Zur Vernissage erinnert Grünenabgeordnete des Landtags Gabriele Triebel an die ältere Dame, die jahrelang ein Bildchen in ihrer Küche hängen hatte. Die Maße: 25,8 x 20,3 Zentimeter, irgend so eine Ikone, war sie überzeugt. Als sie es loswerden wollte, stellte sich heraus, dass es ein Christusbild des Florentiner Vorrenaissance-Malers Cimabue war. Von dem es weltweit nur elf Werke gibt. Jeder Besucher, so Triebel, solle deshalb auch ein kleines Format kaufen. In die Küche hängen. Und so den Nachkommen eine Freude machen. Dießens Bürgermeister Herbert Kirsch empfiehlt, das Hängen nicht nur auf die Küche zu beschränken. Und Landrat Thomas Eichinger betont den Wert, den Kunst weit über das Finanzielle hinaus hat.

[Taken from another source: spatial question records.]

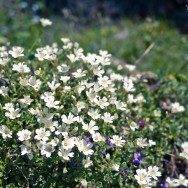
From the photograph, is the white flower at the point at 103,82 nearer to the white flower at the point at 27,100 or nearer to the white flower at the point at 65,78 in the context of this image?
the white flower at the point at 65,78

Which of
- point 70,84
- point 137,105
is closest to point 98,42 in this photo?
point 137,105

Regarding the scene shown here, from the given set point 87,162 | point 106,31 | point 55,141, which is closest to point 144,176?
point 87,162

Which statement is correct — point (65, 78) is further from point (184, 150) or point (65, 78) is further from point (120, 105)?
point (184, 150)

Kuratorin und Organisatorin Annunciata Foresti sieht in der Kunst Geschichten, die Künstler sammeln. „Und Geschichten machen ein gutes Gefühl. Deshalb erwerben Sie ein Werk. Und nehmen Sie ein gutes Gefühl mit nachhause.“

Die Ausstellung ist noch bis zum 3. November in Dießen im Blauen Haus zu sehen. Geöffnet ist immer freitags, samstags und sonntags von 14 bis 18 Uhr.